I have a struct which owns a data structure and a strategy to manipulate that data. In code this looks like this:
trait MyStrategy<T> {
fn do_something(&mut self, data: &mut T);
}
struct Foo<T, B: MyStrategy<T>> {
data: T,
strat: B,
}
impl<T, B: MyStrategy<T>> Foo<T, B> {
fn get_data(&mut self) -> &mut T {
&mut self.data
}
fn do_something(&mut self) {
let data = self.get_data();
self.strat.do_something(data);
// error[E0499]: cannot borrow `self.strat` as mutable more than once at a time
}
}
Simply inlining get_data
makes everything work again.
fn do_something(&mut self) {
self.behavior.do_something(&mut self.data);
// no problem but only possible because this is a simplified example
}
What can I do to tell the borrow checker what's going on?

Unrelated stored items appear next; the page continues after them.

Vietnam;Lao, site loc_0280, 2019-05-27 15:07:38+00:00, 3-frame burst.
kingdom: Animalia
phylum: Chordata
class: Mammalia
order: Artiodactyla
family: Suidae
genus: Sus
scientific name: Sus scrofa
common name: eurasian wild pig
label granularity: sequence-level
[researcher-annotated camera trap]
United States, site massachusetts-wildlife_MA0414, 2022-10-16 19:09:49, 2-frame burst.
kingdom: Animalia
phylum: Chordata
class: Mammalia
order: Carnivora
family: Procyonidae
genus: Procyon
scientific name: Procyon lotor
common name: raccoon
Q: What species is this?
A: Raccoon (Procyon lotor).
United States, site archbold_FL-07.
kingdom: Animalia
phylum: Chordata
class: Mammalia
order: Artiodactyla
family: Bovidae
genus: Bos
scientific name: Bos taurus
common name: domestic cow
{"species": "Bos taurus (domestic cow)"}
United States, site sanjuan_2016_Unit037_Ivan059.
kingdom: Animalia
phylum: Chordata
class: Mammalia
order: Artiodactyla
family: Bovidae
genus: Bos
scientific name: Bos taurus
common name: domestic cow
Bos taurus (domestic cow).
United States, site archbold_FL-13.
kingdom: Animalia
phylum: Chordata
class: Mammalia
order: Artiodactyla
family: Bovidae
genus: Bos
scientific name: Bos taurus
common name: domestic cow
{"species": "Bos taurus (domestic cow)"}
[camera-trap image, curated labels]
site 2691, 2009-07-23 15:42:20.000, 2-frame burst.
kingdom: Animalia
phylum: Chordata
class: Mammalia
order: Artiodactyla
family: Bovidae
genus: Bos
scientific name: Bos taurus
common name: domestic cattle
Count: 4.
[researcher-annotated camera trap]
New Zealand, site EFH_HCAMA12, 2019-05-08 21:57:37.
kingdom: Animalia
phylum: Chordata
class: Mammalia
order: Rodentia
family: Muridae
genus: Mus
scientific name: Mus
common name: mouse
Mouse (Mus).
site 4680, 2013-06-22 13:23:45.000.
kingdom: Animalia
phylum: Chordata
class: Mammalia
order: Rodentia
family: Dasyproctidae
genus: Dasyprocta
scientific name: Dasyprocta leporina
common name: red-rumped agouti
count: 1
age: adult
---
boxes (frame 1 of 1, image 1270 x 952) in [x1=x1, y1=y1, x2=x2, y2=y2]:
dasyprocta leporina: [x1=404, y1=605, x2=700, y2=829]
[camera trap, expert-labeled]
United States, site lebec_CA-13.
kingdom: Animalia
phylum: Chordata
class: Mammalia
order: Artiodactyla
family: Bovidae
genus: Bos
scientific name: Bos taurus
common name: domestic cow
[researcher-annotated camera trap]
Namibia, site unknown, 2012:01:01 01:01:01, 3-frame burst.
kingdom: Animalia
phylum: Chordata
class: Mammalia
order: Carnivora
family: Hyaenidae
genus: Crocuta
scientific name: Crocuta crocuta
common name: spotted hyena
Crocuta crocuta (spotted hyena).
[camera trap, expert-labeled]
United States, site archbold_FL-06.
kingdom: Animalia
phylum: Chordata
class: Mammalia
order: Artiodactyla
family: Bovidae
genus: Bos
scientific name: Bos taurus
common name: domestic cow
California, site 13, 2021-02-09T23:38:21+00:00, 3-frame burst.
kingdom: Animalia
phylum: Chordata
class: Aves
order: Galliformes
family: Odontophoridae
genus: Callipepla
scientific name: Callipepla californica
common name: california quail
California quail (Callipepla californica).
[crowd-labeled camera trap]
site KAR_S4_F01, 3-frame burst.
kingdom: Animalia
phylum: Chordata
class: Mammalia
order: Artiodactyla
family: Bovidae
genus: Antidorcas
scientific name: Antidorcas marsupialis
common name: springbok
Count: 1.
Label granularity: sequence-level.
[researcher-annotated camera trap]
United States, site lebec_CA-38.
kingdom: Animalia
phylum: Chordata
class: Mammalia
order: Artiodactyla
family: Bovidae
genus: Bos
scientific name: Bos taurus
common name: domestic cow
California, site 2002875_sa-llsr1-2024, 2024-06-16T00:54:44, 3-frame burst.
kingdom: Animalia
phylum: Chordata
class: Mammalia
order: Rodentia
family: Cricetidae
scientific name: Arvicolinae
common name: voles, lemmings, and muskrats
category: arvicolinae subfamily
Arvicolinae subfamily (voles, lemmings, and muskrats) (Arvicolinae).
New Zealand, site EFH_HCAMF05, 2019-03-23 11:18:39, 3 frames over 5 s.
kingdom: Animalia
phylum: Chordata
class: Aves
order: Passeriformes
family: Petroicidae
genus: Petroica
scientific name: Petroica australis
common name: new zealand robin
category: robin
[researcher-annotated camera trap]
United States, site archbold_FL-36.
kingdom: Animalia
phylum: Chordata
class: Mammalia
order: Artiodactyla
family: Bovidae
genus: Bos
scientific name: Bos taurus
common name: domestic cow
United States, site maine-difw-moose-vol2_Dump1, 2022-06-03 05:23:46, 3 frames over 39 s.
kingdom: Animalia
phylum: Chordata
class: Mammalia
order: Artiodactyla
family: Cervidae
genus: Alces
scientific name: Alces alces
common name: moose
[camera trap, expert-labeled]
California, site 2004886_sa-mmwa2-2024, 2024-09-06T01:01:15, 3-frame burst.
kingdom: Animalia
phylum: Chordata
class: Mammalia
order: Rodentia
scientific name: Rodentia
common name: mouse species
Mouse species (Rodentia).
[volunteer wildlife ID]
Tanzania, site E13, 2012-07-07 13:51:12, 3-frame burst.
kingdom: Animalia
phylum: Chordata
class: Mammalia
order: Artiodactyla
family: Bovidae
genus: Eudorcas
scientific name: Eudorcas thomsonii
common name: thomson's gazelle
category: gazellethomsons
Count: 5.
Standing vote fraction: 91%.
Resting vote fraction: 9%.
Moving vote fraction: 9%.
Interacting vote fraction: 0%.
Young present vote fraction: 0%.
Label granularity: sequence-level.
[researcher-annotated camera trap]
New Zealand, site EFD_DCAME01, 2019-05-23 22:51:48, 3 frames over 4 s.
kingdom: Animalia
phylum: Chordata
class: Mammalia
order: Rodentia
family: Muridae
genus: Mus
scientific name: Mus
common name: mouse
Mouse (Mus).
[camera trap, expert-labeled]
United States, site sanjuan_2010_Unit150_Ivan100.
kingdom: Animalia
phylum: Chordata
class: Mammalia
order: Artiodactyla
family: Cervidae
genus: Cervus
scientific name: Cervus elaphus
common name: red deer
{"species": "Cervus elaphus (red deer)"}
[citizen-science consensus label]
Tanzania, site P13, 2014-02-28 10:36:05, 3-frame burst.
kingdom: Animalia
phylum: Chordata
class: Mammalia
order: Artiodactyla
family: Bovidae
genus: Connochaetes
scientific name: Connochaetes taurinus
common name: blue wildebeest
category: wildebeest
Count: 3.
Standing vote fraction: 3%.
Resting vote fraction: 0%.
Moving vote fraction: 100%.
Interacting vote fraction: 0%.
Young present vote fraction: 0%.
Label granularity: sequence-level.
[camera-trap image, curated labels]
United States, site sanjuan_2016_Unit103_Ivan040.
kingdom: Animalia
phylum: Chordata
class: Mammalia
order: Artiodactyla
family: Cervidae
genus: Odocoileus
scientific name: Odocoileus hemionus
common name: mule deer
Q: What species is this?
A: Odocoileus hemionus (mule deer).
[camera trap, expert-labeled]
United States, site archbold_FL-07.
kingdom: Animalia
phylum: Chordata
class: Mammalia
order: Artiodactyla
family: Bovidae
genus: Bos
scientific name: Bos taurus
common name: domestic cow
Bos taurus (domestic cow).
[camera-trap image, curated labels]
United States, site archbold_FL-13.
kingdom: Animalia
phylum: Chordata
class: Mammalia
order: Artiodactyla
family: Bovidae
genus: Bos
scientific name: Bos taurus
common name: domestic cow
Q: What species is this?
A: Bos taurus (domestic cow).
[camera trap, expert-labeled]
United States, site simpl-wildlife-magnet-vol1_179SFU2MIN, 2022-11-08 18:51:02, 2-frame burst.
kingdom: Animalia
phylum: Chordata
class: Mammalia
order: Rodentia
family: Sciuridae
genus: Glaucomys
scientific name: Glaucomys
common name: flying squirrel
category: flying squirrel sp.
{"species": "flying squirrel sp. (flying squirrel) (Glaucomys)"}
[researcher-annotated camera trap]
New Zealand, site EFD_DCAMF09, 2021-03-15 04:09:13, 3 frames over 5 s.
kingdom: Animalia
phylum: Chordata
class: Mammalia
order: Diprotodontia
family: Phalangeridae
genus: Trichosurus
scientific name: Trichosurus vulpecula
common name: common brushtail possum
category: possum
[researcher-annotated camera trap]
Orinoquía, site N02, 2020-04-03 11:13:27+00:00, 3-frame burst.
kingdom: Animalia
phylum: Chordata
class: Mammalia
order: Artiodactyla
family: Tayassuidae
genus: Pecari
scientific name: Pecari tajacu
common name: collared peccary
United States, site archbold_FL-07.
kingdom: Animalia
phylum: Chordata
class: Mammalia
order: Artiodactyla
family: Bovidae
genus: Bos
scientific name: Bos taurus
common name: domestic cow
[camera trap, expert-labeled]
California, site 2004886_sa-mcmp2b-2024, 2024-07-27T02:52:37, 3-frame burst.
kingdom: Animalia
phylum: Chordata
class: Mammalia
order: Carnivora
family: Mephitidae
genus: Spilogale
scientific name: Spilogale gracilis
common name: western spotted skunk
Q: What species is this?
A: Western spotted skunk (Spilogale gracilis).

I'm pretty new to Rust (3-days-new) but I think the reason the inlined version works is because Rust is able to see that I'm using disjoint parts of the struct, so it can basically treat self.behavior
and self.data
as two distinct variables. Rust is totally ok with two distinct &mut
variables, so everything works. But when I use the getter, Rust only sees two uses of &mut self
and that's a big no-no.
I guess one possible solution is to wrap data: T
into its own struct and have my getter logic (and some more) there. However, this makes composition a lot more tedious to use. So is there some way to tell Rust: "Hey, I'm only using some (== not all) fields in this method"?